Robots Could Take Up To 80 Million Jobs Away From Americans

Robots Could Take Up To 80 Million Jobs Away From Americans

While many people are getting excited about the idea of smart machines, perhaps we should hold off. New research shows that the use of smart machines could lead to the loss of 80 million jobs in the United States and 15 million jobs in the United Kingdom. These jobs would become automated, causing the humans working the jobs to be laid off and replaced by robots. The study was conducted by the Bank of England’s Chief Economist Andy Haldane.

However, it isn’t all bad, as many new jobs will also certainly be created from smart machines. It’s not like America will have a net loss of 80 million jobs. Still, the idea of “technological unemployment” has been scaring people for generations. The idea is that technological innovations require less people to work, while also leading to a decrease in wages.

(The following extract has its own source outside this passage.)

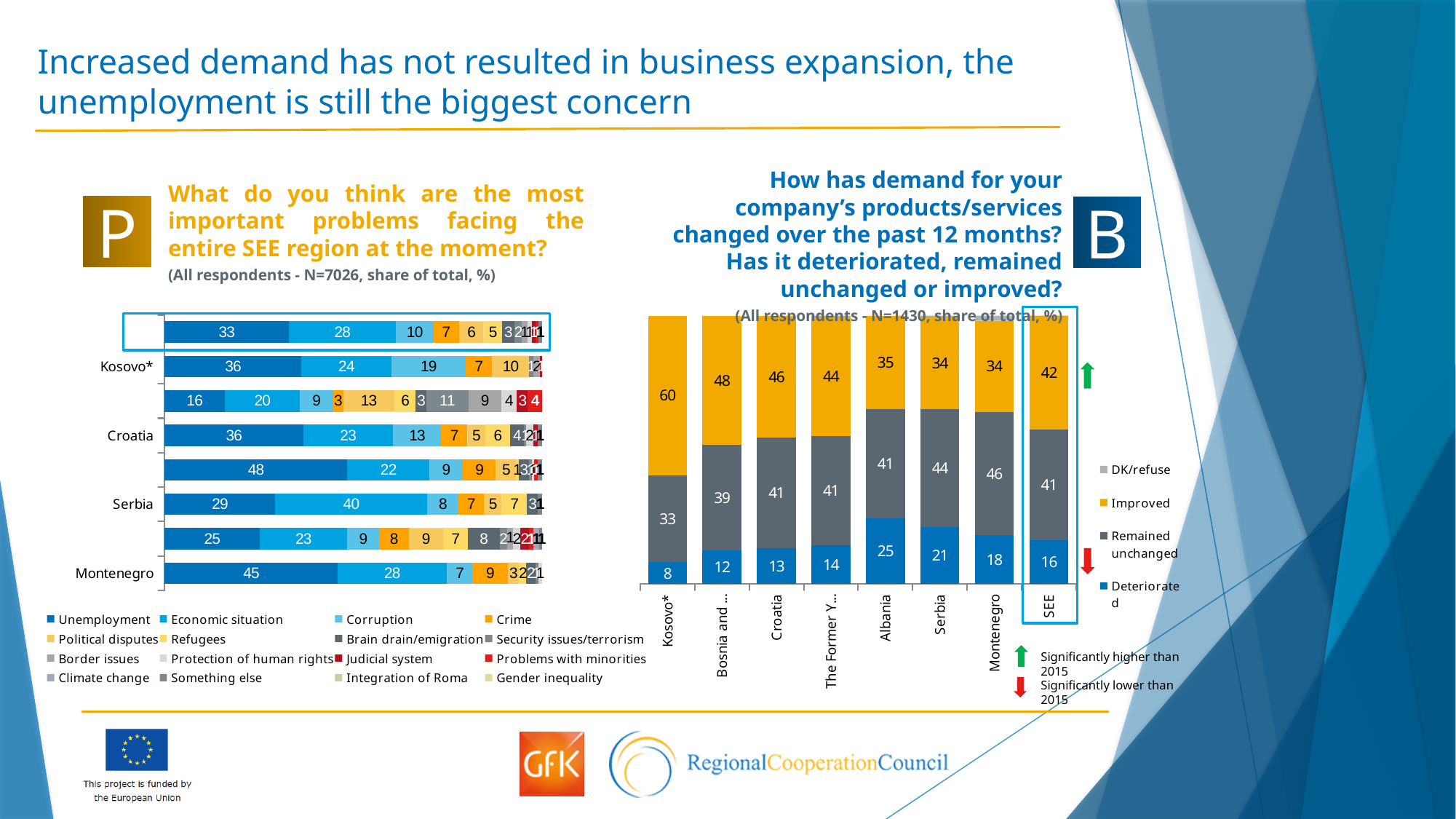
How many series does the legend of the chart 'How has demand for your company's products/services changed over the past 12 months?' list? 4 What kind of chart is the chart 'How has demand for your company's products/services changed over the past 12 months?'? Stacked bar chart In the chart 'How has demand for your company's products/services changed over the past 12 months?', what is the value for Deteriorated for Albania? 25 In the chart 'How has demand for your company's products/services changed over the past 12 months?', what is the total of the stacked bar for Croatia? 100 In the chart 'What do you think are the most important problems facing the entire SEE region at the moment?', what is the Economic situation value for Serbia? 40 In the chart 'How has demand for your company's products/services changed over the past 12 months?', which country has the highest Improved value? Kosovo* In the chart 'How has demand for your company's products/services changed over the past 12 months?', what is the difference between the Improved value for Kosovo* and for SEE? 18 How many countries/regions are shown on the x axis of the chart 'How has demand for your company's products/services changed over the past 12 months?'? 8 In the chart 'How has demand for your company's products/services changed over the past 12 months?', what is the value for Improved for Kosovo*? 60 In the chart 'How has demand for your company's products/services changed over the past 12 months?', which has the larger Remained unchanged value, Serbia or Montenegro? Montenegro In the chart 'What do you think are the most important problems facing the entire SEE region at the moment?', what is the Unemployment value for Montenegro? 45 In the chart 'How has demand for your company's products/services changed over the past 12 months?', which country has the lowest Deteriorated value? Kosovo*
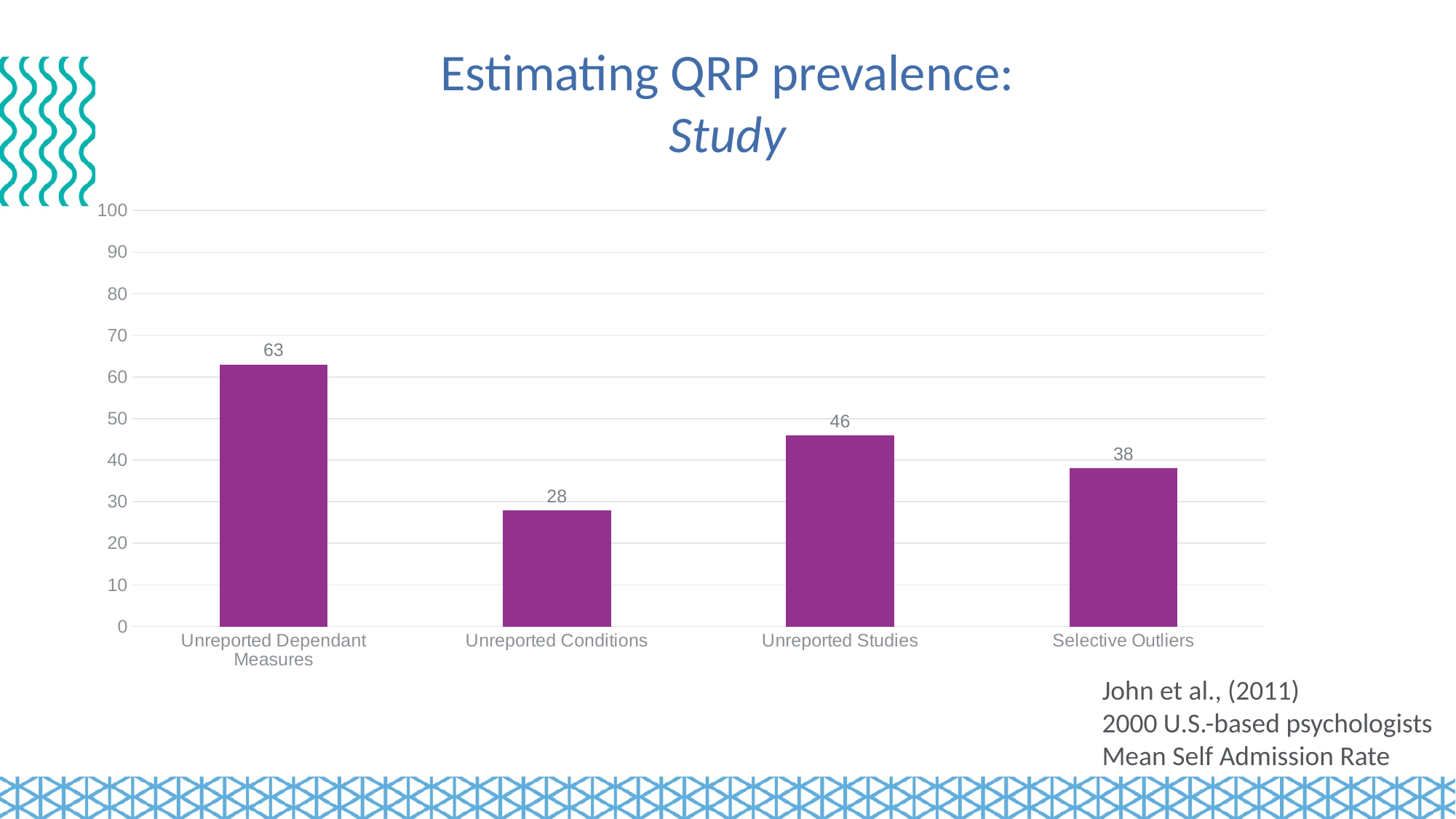
What kind of chart is shown on the slide? bar chart What is the value for Unreported Studies? 46 Which category has the highest value? Unreported Dependant Measures How many categories are shown on the chart? 4 What is the value for Selective Outliers? 38 What is the difference between the values for Unreported Dependant Measures and Unreported Conditions? 35 What is the value for Unreported Conditions? 28 Which category has the lowest value? Unreported Conditions Is the value for Selective Outliers greater or less than 40? less What is the value for Unreported Dependant Measures? 63 What is the difference between the values for Unreported Studies and Selective Outliers? 8 Which is larger, the value for Unreported Studies or the value for Selective Outliers? Unreported Studies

That being said, Haldane says that most technological advancement has led to increased wages and enhanced jobs. Usually, the associated technology requires that people increase their skills in order to adapt. The economic boost from technological breakthroughs also results in an increase in wages. In essence, skills, wages and productivity are all positively correlated and increase together.

But there is a downside. These increases in skills and wages also lead to a larger gap between workers with high skills and workers with low skills. As people who are highly skilled earn more money for their capabilities, people who can do routine jobs earn less. Technological advancements can also lead to the creation of unskilled jobs, in which people earn very small amounts of pay. Not every job that comes about because of new technology requires a high level of skill or a specific expertise.

With possible automation, up to 80 million American jobs could be lost in the future. Many of these jobs are in the fields of administration, clerical and the production of goods. It is unknown how many jobs would be replaced by people working to develop and maintain the new automated mechanical workers.

Luckily, many jobs are unlikely to ever be replaced. People are unlikely to trust a robot to cut their hair or supervise their children. Even then, we’re still many years away before the use of robots start replacing humans on a large scale. But when it does happen, there could very well be some serious economic implications.